**Data excerpt**
----------
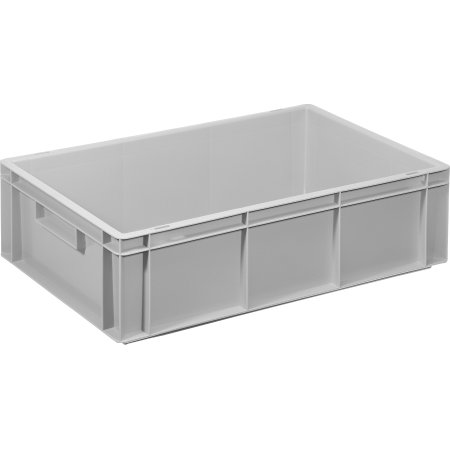 Lagerkasse 34 liter, (LxBxH) 60x40x17 cm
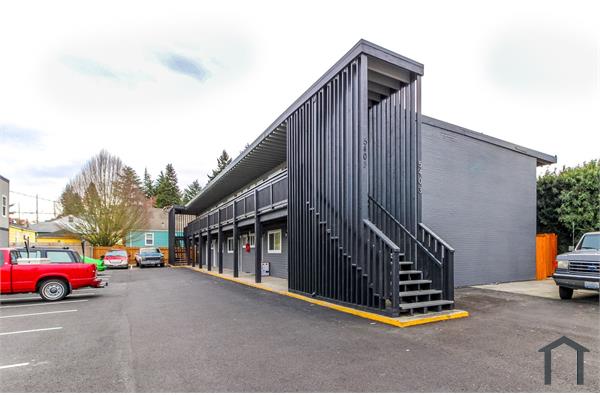 Affordable Housing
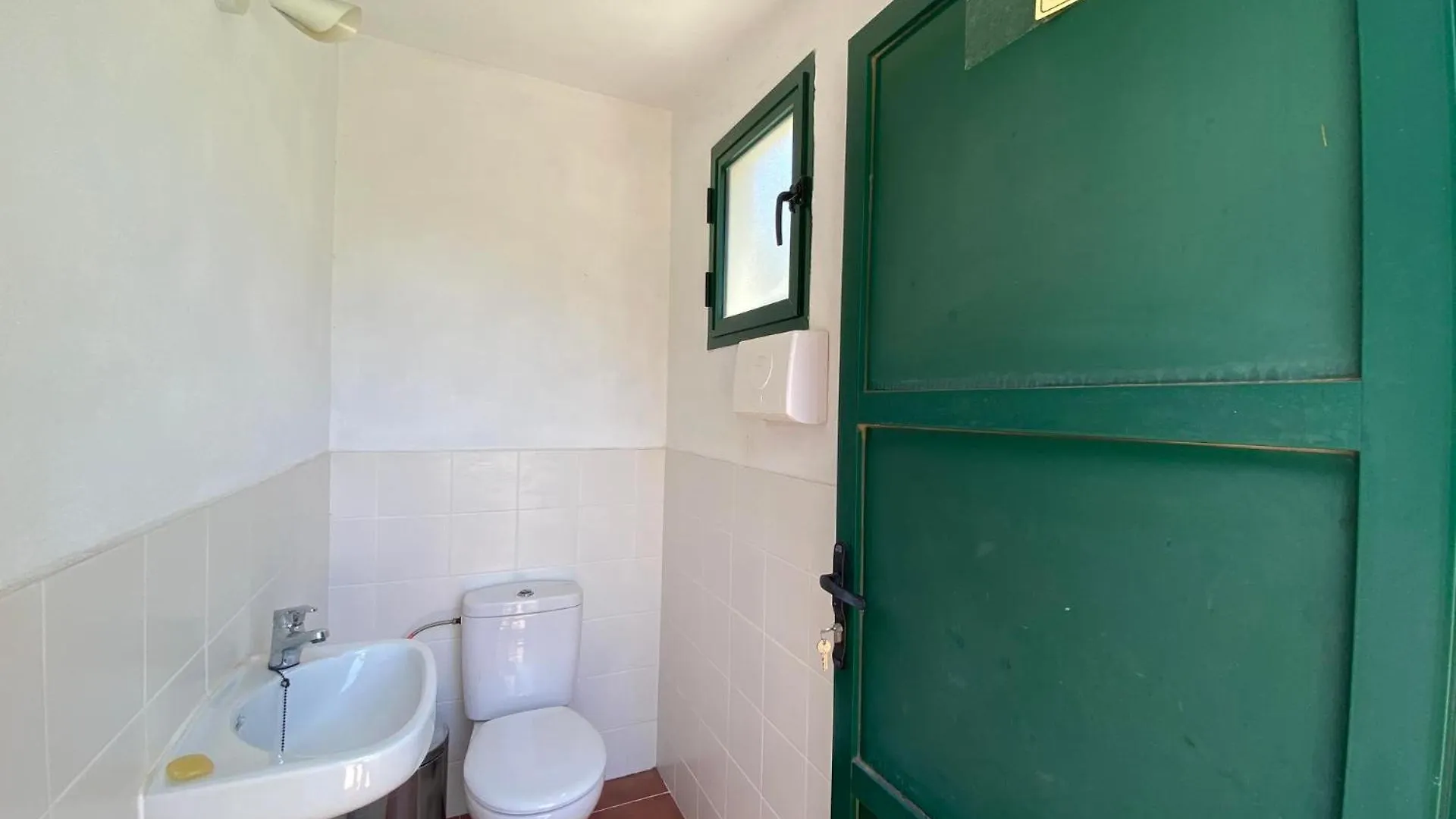 Apartamento Nelly A2 Valle Gran Rey Apartment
----------
**Task objective**
Please print the listing above again word for word, without its pictures.

**Response below**
 Lagerkasse 34 liter, (LxBxH) 60x40x17 cm
 Affordable Housing
 Apartamento Nelly A2 Valle Gran Rey Apartment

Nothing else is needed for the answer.